→ REQUIREMENT
The lines to copy are those in the listing that hold the word "Vietnam".

→ INPUT FOR THIS TASK
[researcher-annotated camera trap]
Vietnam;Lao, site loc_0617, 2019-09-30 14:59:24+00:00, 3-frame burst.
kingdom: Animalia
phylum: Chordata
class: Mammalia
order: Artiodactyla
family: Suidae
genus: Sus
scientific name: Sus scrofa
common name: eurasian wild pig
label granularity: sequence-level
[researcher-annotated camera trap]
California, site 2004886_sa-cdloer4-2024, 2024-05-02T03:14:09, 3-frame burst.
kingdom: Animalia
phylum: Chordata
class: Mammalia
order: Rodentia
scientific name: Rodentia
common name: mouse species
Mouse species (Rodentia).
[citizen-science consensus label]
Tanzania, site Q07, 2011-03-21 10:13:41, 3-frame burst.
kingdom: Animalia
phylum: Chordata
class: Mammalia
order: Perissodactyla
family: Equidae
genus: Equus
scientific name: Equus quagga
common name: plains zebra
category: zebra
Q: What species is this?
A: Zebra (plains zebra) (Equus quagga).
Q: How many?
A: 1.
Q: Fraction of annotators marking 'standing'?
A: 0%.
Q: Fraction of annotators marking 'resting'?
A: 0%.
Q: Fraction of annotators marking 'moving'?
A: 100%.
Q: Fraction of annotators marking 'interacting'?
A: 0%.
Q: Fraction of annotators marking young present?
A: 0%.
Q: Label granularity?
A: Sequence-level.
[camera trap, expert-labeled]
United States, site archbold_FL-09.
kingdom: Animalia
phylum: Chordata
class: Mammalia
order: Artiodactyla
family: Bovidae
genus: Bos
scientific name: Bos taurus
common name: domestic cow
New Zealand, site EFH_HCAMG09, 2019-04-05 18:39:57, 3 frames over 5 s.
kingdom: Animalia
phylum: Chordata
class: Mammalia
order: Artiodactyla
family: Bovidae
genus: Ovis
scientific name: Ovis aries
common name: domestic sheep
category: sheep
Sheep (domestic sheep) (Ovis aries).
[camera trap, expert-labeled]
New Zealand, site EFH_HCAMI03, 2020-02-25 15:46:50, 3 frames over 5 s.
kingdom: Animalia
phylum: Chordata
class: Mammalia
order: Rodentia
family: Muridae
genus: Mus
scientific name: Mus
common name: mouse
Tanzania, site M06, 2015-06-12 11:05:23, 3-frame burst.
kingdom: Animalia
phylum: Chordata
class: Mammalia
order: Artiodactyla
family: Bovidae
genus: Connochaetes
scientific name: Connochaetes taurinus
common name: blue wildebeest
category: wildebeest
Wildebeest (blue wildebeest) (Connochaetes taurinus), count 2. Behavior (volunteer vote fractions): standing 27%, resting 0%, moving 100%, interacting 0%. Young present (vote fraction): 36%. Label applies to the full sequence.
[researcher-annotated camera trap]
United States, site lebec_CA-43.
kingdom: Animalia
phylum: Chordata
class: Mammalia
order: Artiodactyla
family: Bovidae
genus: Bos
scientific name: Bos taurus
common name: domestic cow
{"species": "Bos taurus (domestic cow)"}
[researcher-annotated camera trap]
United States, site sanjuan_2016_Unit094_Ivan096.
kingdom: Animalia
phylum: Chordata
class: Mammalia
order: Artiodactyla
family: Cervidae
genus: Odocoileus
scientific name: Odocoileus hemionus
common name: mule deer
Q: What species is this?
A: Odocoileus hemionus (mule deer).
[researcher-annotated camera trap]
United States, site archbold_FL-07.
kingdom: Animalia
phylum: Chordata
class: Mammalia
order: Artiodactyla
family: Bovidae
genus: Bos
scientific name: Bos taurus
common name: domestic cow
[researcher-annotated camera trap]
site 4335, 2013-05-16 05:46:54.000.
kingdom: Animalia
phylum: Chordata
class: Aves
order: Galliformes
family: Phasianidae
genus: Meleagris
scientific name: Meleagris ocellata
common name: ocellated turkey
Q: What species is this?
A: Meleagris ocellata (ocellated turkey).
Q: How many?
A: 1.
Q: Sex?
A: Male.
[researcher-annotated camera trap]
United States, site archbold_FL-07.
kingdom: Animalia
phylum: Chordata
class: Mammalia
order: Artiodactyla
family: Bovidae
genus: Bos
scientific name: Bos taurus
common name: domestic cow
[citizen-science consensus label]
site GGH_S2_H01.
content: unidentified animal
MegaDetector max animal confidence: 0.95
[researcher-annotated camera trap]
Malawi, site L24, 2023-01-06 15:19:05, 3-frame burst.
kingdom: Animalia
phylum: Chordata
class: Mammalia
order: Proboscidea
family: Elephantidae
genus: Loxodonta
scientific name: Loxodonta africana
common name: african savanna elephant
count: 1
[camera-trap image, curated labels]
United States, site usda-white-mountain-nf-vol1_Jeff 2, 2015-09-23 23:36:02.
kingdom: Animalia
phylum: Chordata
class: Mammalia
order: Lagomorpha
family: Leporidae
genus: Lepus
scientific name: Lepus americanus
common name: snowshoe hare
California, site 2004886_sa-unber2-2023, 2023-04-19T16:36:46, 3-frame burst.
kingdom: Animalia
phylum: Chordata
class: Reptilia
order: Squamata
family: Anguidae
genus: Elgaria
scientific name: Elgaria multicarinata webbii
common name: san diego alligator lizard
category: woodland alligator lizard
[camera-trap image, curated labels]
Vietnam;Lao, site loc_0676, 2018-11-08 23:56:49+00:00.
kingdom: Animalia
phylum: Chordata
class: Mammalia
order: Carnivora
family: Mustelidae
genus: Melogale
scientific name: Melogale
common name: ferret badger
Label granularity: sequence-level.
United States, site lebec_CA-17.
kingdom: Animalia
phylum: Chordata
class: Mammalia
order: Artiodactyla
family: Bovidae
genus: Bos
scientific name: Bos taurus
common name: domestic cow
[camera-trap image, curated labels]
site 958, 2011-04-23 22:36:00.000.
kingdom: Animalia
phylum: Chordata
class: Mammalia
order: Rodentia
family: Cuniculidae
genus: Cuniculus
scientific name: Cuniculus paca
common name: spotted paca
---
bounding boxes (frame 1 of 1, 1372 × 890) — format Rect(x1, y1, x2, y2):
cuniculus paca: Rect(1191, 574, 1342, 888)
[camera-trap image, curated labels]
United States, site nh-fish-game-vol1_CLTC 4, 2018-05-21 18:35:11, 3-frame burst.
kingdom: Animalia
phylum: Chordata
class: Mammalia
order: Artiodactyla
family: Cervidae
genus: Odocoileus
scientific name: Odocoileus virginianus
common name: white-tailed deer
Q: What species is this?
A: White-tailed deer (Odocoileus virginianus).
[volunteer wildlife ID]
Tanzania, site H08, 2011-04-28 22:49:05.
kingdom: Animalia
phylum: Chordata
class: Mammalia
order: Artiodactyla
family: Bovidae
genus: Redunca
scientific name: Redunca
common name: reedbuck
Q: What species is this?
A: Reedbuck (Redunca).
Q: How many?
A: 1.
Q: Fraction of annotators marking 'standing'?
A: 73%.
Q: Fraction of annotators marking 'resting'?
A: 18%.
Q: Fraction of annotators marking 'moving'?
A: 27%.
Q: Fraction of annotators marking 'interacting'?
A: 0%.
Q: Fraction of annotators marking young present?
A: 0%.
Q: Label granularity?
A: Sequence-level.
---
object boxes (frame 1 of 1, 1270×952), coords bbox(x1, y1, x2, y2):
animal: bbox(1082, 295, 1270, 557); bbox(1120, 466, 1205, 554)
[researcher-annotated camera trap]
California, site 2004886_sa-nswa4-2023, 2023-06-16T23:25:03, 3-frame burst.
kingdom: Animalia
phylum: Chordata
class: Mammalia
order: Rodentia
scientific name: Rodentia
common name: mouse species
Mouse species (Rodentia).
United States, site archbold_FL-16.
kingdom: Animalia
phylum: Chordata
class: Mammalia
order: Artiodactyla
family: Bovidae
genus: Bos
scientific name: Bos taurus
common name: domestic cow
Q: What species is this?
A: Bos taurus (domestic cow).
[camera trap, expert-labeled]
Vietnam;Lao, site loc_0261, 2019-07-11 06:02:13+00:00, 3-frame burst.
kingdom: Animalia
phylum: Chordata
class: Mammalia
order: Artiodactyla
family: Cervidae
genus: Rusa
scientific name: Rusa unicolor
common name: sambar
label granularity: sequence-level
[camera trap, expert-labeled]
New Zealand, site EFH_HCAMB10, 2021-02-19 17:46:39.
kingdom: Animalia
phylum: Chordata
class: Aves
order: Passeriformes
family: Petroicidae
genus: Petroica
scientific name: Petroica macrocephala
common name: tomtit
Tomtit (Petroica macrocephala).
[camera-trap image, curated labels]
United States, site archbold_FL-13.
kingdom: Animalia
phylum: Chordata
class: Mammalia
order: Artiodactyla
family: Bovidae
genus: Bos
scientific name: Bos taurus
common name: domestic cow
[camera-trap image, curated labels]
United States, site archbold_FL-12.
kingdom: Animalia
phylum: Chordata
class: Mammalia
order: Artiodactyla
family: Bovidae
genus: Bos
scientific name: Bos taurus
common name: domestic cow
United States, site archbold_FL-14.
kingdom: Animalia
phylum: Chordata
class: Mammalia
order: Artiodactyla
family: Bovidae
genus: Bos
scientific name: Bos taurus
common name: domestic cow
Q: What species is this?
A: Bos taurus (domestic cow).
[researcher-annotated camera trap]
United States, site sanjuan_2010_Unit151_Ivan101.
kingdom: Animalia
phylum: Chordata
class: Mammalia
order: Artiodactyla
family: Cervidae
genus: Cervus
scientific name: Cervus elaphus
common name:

→ RESPONSE TO THE EXERCISE
Vietnam;Lao, site loc_0617, 2019-09-30 14:59:24+00:00, 3-frame burst.
Vietnam;Lao, site loc_0676, 2018-11-08 23:56:49+00:00.
Vietnam;Lao, site loc_0261, 2019-07-11 06:02:13+00:00, 3-frame burst.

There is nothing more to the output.